Network learning can generally be executed in supervised mode (Hopfield
model) or in unsupervised mode (Kohonen model). For supervised learning the
network is provided by data examples that include the desired output. For
unsupervised learning the desired output values are not required because the
network finds the adequate output values itself.
The objective of training is to find the set of most suitable values of
interconnecting weights through their tuning during the network training. By doing
so, the network should still attain the highest generalization attribute . This,
however, can be aggravated if, instead of the global minimum, only a local
minimum has been found. So, particular precautions should be provided to avoid
pitting into one of the local minima. Such and similar issues seriously affect the
training success, so that some careful considerations are required when preparing
the experiment design for network training. This includes some decisions to be
made concerning the network initialization for training, selection of the appropriate
training algorithm, monitoring the training process using an appropriate
performance index, formulation of training stopping criteria, etc .

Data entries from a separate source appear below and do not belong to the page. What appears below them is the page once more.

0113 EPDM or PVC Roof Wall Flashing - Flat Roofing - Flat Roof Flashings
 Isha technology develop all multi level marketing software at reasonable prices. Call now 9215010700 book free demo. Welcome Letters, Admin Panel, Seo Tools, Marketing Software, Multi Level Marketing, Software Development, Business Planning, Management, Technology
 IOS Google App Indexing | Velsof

Network initialization is a decision that is to be made before the weights tuning
process starts. This is a difficult decision, because the training speed and the total
training time required are strongly influenced by this decision. To circumvent this,
various suggestions have been made, the most popular being that, in order to
prevent neuron saturation and other unpleasant phenomena, some small, randomly
distributed parameter values should initially be taken. However, setting all weights
initially at the same small value should be avoided because it could possibly
hamper the tuning process to start and/or to learn. This definitely does not hold for
unsupervised training, like it holds for training of a Kohonen layer of a
counterpropagation network, where the competition process take place. Here, the
unique value 1/ N is initially taken for all weights, N being the number of
network inputs. This is required because by starting the competition process it is
advantageous that all competitors have the same initial parameter values for every
training run.
Hebb (1949) has proposed the simplest training algorithm for neural networks,
known as the Hebb learning rule . A neurophysiologist himself, he enunciated the
learning principle of natural neurons: if two interconnected neurons at the same
time fire, then the strength (weight) of the synapse connecting them increases.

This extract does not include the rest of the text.